━━ Fragment tekstu

29 Kwi 2018, Nie 18:06, PID: 744293
(Ten post był ostatnio modyfikowany: 29 Kwi 2018, Nie 18:07 przez Acj.)
Cytat:Tak w sumie to kim są inni ludzie, by ich subiektywna ocena była jakimkolwiek wyznacznikiem naszej wartości? Przecież inny człowiek też nie ocenia Ciebie obiektywnie, tylko subiektywnie - tak samo, jak ty sama siebie, chociaż z perspektywy zewnętrznej, a Ty wewnętrznej - ale sumarycznie poziom subiektywizmu będzie taki sam - on nie dostrzeże tego, co Ty od "wewnątrz" wiesz najlepiej, a Ty nie dostrzeżesz tego, co on najlepiej widzi "z zewnątrz".Ciężko nie przyznać racji, ale nie jeden z tutaj obecnych doszukuje się powodow dlaczego wszystko wyglądało tak, jak wyglądało i doprowadziło do stanu obecnego. Gdzieś błąd powstać musiał i najczęściej go doszukujemy w nas samych. Głupota, brzydota, bycie nudziarzem, nieogarniętym i tak człowiek się nakręca tylko, bo wie, że gdzieś ten powod być musi (no chyba, że dana osoba obwinia o to cały świat). Mi by wystarczyło szczere "szału nie ma, ale popracuj nad tym, tym i tamtym". Tyle i aż tyle.

━━━━
━━ Podane rekordy

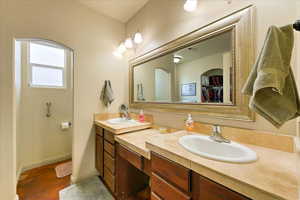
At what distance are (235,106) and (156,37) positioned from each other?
124 cm

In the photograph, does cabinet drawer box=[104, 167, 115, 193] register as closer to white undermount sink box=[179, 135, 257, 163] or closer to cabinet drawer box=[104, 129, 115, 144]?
cabinet drawer box=[104, 129, 115, 144]

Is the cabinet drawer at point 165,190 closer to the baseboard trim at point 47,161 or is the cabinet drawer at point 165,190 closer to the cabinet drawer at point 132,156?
the cabinet drawer at point 132,156

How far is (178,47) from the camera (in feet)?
4.58

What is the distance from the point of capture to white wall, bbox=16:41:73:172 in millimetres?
2100

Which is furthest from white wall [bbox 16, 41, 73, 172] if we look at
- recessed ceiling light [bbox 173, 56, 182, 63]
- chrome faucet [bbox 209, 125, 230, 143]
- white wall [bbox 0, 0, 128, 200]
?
chrome faucet [bbox 209, 125, 230, 143]

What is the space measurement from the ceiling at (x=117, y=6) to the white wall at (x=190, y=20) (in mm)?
83

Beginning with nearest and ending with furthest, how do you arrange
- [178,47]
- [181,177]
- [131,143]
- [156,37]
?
[181,177], [131,143], [178,47], [156,37]

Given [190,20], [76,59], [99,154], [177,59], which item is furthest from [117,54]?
[99,154]

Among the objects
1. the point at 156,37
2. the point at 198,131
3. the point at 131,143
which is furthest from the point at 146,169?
the point at 156,37

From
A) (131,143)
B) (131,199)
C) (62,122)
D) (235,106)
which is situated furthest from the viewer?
(62,122)

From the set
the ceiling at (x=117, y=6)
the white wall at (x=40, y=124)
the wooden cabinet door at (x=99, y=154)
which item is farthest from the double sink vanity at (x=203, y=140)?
the white wall at (x=40, y=124)

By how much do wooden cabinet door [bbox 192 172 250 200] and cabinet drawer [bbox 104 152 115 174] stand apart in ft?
3.51

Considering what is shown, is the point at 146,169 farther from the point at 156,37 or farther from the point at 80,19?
the point at 80,19

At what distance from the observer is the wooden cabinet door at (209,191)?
531mm
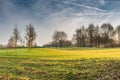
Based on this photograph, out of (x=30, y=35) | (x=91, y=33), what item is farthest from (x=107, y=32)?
(x=30, y=35)

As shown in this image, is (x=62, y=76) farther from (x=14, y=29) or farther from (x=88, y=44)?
(x=88, y=44)

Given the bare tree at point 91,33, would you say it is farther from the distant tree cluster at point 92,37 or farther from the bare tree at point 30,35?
the bare tree at point 30,35

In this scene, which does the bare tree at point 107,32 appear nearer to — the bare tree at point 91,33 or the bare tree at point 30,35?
the bare tree at point 91,33

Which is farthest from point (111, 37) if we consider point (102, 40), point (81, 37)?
point (81, 37)

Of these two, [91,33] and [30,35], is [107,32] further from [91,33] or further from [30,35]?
[30,35]


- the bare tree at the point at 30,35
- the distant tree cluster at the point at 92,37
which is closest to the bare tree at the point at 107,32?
the distant tree cluster at the point at 92,37

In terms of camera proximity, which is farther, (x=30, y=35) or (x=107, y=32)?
(x=107, y=32)

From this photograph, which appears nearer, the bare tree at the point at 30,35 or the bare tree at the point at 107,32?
the bare tree at the point at 30,35

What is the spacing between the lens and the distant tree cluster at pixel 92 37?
12925 centimetres

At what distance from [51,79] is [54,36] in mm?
128003

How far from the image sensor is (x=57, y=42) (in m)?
144

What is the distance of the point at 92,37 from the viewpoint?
134 m

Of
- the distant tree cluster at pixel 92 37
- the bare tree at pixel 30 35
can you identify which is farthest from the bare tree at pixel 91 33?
the bare tree at pixel 30 35

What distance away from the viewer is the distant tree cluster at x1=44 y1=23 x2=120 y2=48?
129250 millimetres
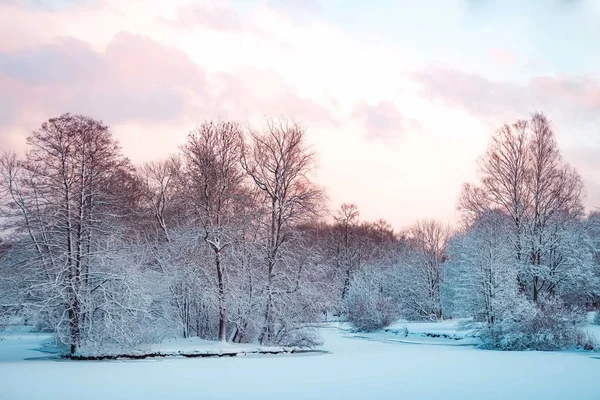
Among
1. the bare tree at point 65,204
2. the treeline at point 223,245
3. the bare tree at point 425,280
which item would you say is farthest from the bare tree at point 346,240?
the bare tree at point 65,204

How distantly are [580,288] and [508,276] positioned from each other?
8.15 metres

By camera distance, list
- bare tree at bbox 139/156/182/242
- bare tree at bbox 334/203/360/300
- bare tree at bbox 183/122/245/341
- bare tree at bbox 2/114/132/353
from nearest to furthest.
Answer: bare tree at bbox 2/114/132/353
bare tree at bbox 183/122/245/341
bare tree at bbox 139/156/182/242
bare tree at bbox 334/203/360/300

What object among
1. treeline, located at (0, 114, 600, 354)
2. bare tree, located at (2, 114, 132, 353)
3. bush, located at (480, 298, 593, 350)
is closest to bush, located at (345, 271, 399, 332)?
treeline, located at (0, 114, 600, 354)

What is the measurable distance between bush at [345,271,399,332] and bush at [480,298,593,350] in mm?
14284

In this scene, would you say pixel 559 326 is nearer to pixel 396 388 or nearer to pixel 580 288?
pixel 580 288

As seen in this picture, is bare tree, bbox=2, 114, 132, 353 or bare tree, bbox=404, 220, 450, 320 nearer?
bare tree, bbox=2, 114, 132, 353

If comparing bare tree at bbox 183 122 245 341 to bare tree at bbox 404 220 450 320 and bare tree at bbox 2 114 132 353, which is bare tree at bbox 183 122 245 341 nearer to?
bare tree at bbox 2 114 132 353

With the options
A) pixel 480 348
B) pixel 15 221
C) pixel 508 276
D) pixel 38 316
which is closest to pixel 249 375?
pixel 38 316

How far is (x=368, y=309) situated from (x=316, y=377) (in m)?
28.3

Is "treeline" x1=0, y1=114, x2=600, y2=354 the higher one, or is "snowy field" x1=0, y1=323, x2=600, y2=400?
"treeline" x1=0, y1=114, x2=600, y2=354

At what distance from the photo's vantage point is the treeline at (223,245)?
27.0 meters

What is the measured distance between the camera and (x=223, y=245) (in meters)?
30.4

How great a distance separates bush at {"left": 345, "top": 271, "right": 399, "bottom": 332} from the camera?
154ft

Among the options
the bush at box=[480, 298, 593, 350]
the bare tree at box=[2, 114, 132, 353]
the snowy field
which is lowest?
Result: the snowy field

━━━━

Zadania i ćwiczenia -
**a)** Wyjaśnij w jednym do trzech zdań, dlaczego według cytatu we fragmencie tekstu ocena wystawiona przez innego człowieka nie jest bardziej obiektywna od naszej własnej.
**b)** Proszę dopisać dalszy ciąg fragmentu tekstu o tym, jak oceniają nas inni ludzie, zaczynając po jego ostatnim zdaniu.
Rekordy nie mają żadnego związku z fragmentem tekstu.

Odpowiedzi do zadań -
**a)** Inny człowiek również ocenia subiektywnie, tyle że z perspektywy zewnętrznej, a my z wewnętrznej. Poziom subiektywizmu jest więc w sumie taki sam: on nie dostrzeże tego, co my najlepiej wiemy od „wewnątrz”, a my nie dostrzeżemy tego, co on najlepiej widzi „z zewnątrz”.

**b)**
Znajomy powiedział mi kiedyś, że jest tak pewny siebie, bo innych ludzi ma kompletnie gdzieś. Mnie na takie coś stać by nie było. Wystarczy, że ktoś przechodząc obok mnie się uśmiechnie, to wewnętrznie się czuję, że coś ze mną jest nie tak ("Na pewno głupio wyglądam"). Raz, jak na wesele szukałem partnerki, to usłyszałem od dziewczyny zaproszonej na kawe, że wyglądam "reprezentatywnie" (brzmi jak ni pies, ni wydra...) i więcej już się nie spotkaliśmy.
Zerowa pewność siebie i samoocena.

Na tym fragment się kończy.